SOURCE DATA Start Marker

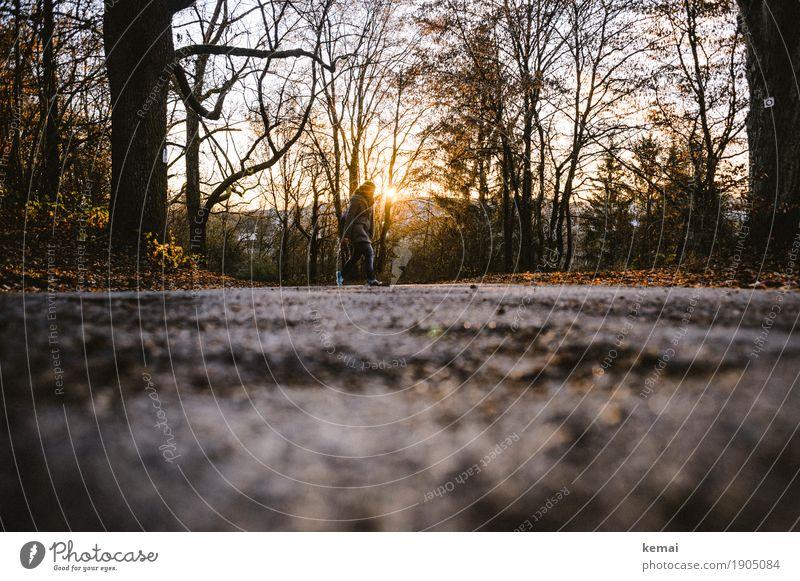 Going home Leben Freizeit & Hobby Spaziergang Spazierweg Mensch feminin Frau Erwachsene 1 Natur Sonnenaufgang Sonnenuntergang Sonnenlicht Herbst Baum Wald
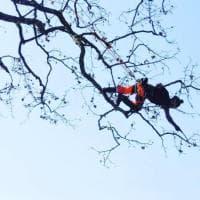 Tree climber e tree worker: i nuovi professionisti del verde al lavoro in alta quota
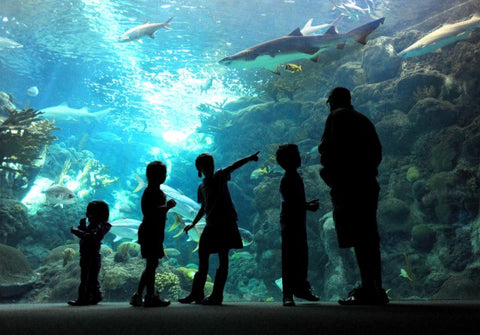 Shedd Aquarium gift certificates make a great gift for the animal enthusiast in your life! They are available in any whole-dollar amount and allow you to include a custom message. you can receive a $3 on-site discount on your Shedd ticket by showing a valid school ID or current paystub.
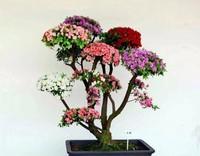 壁纸花盆景盆栽植物桌面1024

SOURCE DATA End Marker

TASK STATEMENT → Transcribe the listing above in full and exactly; no pictures belong in the copy.

RESULT →
 Going home Leben Freizeit & Hobby Spaziergang Spazierweg Mensch feminin Frau Erwachsene 1 Natur Sonnenaufgang Sonnenuntergang Sonnenlicht Herbst Baum Wald
 Tree climber e tree worker: i nuovi professionisti del verde al lavoro in alta quota
 Shedd Aquarium gift certificates make a great gift for the animal enthusiast in your life! They are available in any whole-dollar amount and allow you to include a custom message. you can receive a $3 on-site discount on your Shedd ticket by showing a valid school ID or current paystub.
 壁纸花盆景盆栽植物桌面1024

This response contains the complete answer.